* Begin Records shown *

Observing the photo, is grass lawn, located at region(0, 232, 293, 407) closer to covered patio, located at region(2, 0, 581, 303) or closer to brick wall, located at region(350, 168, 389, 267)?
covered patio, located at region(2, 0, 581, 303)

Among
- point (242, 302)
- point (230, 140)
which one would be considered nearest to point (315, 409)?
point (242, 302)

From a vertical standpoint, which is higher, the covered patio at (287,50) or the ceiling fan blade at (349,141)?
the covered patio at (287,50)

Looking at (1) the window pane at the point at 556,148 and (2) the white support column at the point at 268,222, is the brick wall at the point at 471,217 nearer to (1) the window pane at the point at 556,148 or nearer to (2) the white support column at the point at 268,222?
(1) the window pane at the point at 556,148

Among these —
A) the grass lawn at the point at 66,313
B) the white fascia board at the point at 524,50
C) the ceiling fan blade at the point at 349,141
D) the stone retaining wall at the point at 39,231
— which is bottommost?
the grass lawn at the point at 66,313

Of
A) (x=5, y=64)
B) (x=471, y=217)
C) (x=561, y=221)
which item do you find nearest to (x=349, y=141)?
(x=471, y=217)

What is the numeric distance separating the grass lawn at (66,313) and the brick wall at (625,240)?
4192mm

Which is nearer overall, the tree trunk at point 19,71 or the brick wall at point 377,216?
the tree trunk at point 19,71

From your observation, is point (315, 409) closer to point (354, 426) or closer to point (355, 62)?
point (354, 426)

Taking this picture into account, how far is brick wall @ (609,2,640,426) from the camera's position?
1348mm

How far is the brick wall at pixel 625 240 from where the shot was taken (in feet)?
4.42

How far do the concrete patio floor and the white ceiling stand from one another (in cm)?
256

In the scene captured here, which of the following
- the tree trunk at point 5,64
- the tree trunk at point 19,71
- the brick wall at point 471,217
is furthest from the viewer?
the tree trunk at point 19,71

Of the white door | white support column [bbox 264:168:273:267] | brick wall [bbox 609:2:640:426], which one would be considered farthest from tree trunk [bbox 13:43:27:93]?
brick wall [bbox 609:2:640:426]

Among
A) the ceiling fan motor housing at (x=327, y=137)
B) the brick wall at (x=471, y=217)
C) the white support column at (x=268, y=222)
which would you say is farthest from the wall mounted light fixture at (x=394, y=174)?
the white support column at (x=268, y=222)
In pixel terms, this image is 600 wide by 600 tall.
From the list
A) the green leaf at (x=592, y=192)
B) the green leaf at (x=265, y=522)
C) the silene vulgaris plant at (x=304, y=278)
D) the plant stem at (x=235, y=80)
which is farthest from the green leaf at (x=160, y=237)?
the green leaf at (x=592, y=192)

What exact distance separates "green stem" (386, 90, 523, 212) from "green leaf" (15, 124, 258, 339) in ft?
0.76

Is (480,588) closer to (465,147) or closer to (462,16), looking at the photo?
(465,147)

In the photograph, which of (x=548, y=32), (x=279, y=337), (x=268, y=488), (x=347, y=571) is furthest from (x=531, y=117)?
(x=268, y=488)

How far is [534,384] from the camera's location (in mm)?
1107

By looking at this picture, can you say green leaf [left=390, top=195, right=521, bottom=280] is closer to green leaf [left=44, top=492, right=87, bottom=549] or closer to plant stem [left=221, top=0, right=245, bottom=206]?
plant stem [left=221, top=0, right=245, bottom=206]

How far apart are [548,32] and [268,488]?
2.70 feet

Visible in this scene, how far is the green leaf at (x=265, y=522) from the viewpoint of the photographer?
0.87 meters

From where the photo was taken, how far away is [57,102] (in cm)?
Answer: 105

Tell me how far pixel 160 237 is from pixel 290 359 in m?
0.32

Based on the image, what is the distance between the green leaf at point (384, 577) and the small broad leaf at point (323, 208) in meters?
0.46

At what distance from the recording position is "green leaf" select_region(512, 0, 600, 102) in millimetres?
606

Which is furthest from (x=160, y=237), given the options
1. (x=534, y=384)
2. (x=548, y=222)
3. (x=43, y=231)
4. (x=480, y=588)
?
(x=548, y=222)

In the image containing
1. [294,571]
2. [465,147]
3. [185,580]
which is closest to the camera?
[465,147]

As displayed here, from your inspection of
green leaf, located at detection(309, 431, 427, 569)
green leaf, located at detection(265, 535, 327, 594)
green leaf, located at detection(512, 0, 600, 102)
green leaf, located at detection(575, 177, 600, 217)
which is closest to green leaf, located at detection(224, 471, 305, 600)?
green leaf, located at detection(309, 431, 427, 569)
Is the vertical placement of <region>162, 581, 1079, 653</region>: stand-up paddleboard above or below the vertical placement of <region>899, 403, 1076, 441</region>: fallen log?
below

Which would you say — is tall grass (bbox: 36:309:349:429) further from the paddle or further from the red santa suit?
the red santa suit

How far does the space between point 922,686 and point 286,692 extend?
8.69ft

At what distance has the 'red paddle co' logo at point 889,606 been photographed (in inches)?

* End Records shown *

§ **Aim**
Turn every line of the records above into a numbered list, dropping the blank lines.

§ **Worked solution**
1. Observing the photo, is grass lawn, located at region(0, 232, 293, 407) closer to covered patio, located at region(2, 0, 581, 303) or closer to brick wall, located at region(350, 168, 389, 267)?
2. covered patio, located at region(2, 0, 581, 303)
3. Among
4. - point (242, 302)
5. - point (230, 140)
6. which one would be considered nearest to point (315, 409)?
7. point (242, 302)
8. From a vertical standpoint, which is higher, the covered patio at (287,50) or the ceiling fan blade at (349,141)?
9. the covered patio at (287,50)
10. Looking at (1) the window pane at the point at 556,148 and (2) the white support column at the point at 268,222, is the brick wall at the point at 471,217 nearer to (1) the window pane at the point at 556,148 or nearer to (2) the white support column at the point at 268,222?
11. (1) the window pane at the point at 556,148
12. Among these —
13. A) the grass lawn at the point at 66,313
14. B) the white fascia board at the point at 524,50
15. C) the ceiling fan blade at the point at 349,141
16. D) the stone retaining wall at the point at 39,231
17. — which is bottommost?
18. the grass lawn at the point at 66,313
19. Of
20. A) (x=5, y=64)
21. B) (x=471, y=217)
22. C) (x=561, y=221)
23. which item do you find nearest to (x=349, y=141)?
24. (x=471, y=217)
25. What is the numeric distance separating the grass lawn at (66,313) and the brick wall at (625,240)?
26. 4192mm
27. Which is nearer overall, the tree trunk at point 19,71 or the brick wall at point 377,216?
28. the tree trunk at point 19,71
29. From your observation, is point (315, 409) closer to point (354, 426) or closer to point (355, 62)?
30. point (354, 426)
31. Taking this picture into account, how far is brick wall @ (609,2,640,426) from the camera's position?
32. 1348mm
33. How far is the brick wall at pixel 625 240 from where the shot was taken (in feet)?
34. 4.42
35. How far do the concrete patio floor and the white ceiling stand from one another (in cm)?
36. 256
37. In the scene captured here, which of the following
38. - the tree trunk at point 5,64
39. - the tree trunk at point 19,71
40. - the brick wall at point 471,217
41. is furthest from the viewer?
42. the tree trunk at point 19,71
43. Of the white door | white support column [bbox 264:168:273:267] | brick wall [bbox 609:2:640:426], which one would be considered farthest from tree trunk [bbox 13:43:27:93]?
44. brick wall [bbox 609:2:640:426]
45. Among
46. A) the ceiling fan motor housing at (x=327, y=137)
47. B) the brick wall at (x=471, y=217)
48. C) the white support column at (x=268, y=222)
49. which would you say is farthest from the wall mounted light fixture at (x=394, y=174)?
50. the white support column at (x=268, y=222)
51. In pixel terms, this image is 600 wide by 600 tall.
52. From the list
53. A) the green leaf at (x=592, y=192)
54. B) the green leaf at (x=265, y=522)
55. C) the silene vulgaris plant at (x=304, y=278)
56. D) the plant stem at (x=235, y=80)
57. which is farthest from the green leaf at (x=160, y=237)?
58. the green leaf at (x=592, y=192)
59. What exact distance separates "green stem" (386, 90, 523, 212) from "green leaf" (15, 124, 258, 339) in ft?
60. 0.76
61. Is (480,588) closer to (465,147) or closer to (462,16), looking at the photo?
62. (465,147)
63. In the photograph, which of (x=548, y=32), (x=279, y=337), (x=268, y=488), (x=347, y=571) is furthest from (x=531, y=117)?
64. (x=268, y=488)
65. How far is [534,384] from the camera's location (in mm)?
66. 1107
67. By looking at this picture, can you say green leaf [left=390, top=195, right=521, bottom=280] is closer to green leaf [left=44, top=492, right=87, bottom=549] or closer to plant stem [left=221, top=0, right=245, bottom=206]?
68. plant stem [left=221, top=0, right=245, bottom=206]
69. How far apart are [548,32] and [268,488]?
70. 2.70 feet
71. Visible in this scene, how far is the green leaf at (x=265, y=522) from the viewpoint of the photographer?
72. 0.87 meters
73. From where the photo was taken, how far away is [57,102] (in cm)?
74. Answer: 105
75. Tell me how far pixel 160 237 is from pixel 290 359 in m?
76. 0.32
77. Based on the image, what is the distance between the green leaf at point (384, 577) and the small broad leaf at point (323, 208) in meters?
78. 0.46
79. At what distance from the recording position is "green leaf" select_region(512, 0, 600, 102) in millimetres?
80. 606
81. Which is furthest from (x=160, y=237), given the options
82. 1. (x=534, y=384)
83. 2. (x=548, y=222)
84. 3. (x=43, y=231)
85. 4. (x=480, y=588)
86. ?
87. (x=548, y=222)
88. In the image containing
89. 1. [294,571]
90. 2. [465,147]
91. 3. [185,580]
92. which is closest to the camera?
93. [465,147]
94. As displayed here, from your inspection of
95. green leaf, located at detection(309, 431, 427, 569)
96. green leaf, located at detection(265, 535, 327, 594)
97. green leaf, located at detection(512, 0, 600, 102)
98. green leaf, located at detection(575, 177, 600, 217)
99. which is closest to green leaf, located at detection(224, 471, 305, 600)?
100. green leaf, located at detection(309, 431, 427, 569)
101. Is the vertical placement of <region>162, 581, 1079, 653</region>: stand-up paddleboard above or below the vertical placement of <region>899, 403, 1076, 441</region>: fallen log?
102. below
103. Which would you say — is tall grass (bbox: 36:309:349:429) further from the paddle or further from the red santa suit?
104. the red santa suit
105. How far does the space between point 922,686 and point 286,692 extend?
106. 8.69ft
107. At what distance has the 'red paddle co' logo at point 889,606 been photographed (in inches)?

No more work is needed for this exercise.